Since $x$ is a nilpotent element, $x^n = 0$ for some positive integer $n$. Compute

$(1 + x)(1 - x + x^2 - x^3 + \dots + (-x)^{n - 1}) = 1 + x - x - x^2 + x^2 + x^3 - \dots + (-1)^{n - 1}x^n = 1 + (-1)^{n - 1}x^n = 1 + (-1)^{n - 1}0 = 1 + 0 = 1,$i. e. there exists the right multiplicative inverse of $1 + x$. Obviously, we have the same left multiplicative inverse of $1 + x$ and $(1 + x)^{-1} = 1 - x + x^2 - x^3 + \dots + (-x)^{n - 1}$. Hence we have proved that $1 + x$ is a unit.

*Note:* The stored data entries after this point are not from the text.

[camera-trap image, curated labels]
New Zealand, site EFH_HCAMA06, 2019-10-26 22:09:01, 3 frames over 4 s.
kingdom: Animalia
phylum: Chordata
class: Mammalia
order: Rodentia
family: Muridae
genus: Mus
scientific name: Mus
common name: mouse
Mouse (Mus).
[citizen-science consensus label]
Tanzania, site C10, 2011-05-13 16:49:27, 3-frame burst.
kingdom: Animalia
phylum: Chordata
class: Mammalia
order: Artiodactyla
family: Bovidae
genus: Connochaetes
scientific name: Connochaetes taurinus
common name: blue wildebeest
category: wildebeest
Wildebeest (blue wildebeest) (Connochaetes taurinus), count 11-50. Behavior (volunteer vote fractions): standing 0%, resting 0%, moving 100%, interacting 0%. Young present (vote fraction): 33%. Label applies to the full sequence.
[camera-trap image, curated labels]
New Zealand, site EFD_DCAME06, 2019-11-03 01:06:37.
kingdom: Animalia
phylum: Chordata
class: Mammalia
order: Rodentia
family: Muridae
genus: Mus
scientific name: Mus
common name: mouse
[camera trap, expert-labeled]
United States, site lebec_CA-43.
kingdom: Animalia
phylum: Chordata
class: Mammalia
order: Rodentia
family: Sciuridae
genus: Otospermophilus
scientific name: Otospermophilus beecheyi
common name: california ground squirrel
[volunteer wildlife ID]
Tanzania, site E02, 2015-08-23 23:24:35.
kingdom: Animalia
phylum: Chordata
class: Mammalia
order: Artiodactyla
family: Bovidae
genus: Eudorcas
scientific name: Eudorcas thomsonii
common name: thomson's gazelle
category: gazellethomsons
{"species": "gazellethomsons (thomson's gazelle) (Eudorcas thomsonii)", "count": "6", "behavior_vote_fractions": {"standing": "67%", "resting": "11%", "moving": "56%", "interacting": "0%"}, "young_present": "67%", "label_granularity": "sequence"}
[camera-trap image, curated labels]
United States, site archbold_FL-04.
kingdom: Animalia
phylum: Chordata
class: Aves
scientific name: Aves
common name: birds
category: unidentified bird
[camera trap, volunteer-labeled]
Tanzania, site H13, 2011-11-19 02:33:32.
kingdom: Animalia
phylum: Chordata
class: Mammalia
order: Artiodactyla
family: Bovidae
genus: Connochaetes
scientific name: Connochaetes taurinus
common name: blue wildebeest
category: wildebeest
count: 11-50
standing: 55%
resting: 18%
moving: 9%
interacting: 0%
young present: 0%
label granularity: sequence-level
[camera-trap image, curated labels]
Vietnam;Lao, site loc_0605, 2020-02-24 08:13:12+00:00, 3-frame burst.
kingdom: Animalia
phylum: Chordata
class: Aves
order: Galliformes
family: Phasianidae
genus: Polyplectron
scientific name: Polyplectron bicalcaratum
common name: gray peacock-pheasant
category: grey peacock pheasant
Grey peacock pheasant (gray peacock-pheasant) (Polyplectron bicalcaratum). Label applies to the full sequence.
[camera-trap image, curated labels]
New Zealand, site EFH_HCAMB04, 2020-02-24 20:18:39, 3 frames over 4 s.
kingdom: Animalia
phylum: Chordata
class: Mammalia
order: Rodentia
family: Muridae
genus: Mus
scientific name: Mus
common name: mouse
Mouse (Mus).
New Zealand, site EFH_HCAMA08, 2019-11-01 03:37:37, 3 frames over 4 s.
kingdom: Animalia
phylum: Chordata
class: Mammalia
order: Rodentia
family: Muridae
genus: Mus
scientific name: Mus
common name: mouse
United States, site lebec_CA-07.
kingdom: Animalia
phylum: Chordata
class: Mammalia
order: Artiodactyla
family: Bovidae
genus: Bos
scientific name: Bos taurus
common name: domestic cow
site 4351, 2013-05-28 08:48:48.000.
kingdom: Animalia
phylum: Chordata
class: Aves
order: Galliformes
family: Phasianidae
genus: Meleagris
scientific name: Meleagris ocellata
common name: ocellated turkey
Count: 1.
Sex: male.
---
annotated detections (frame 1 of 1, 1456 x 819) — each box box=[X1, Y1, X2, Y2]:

Let $u$ be a unit of ring $A$. Then similarly we have

$(u + x)u^{-1}(1 - u^{-1} + u^{-2}x^2 - u^{-3}x^3 + \dots + (-ux)^{n-1}) = uu^{-1} + u^{-1}x - u^{-1}x + u^{-2}x + \dots + (-u)^{n - 1}x^n = 1 + (-u)^{n - 1}x^n + 1 + (-u)^{n - 1}0 = 1 + 0 = 1,$i. e. there exists the multiplicative inverse $(u + x)^{-1} = u^{-1}(1 - u^{-1} + u^{-2}x^2 - u^{-3}x^3 + \dots + (-ux)^{n-1})$. Hence, the sum of a nilpotent element and a unit is a unit.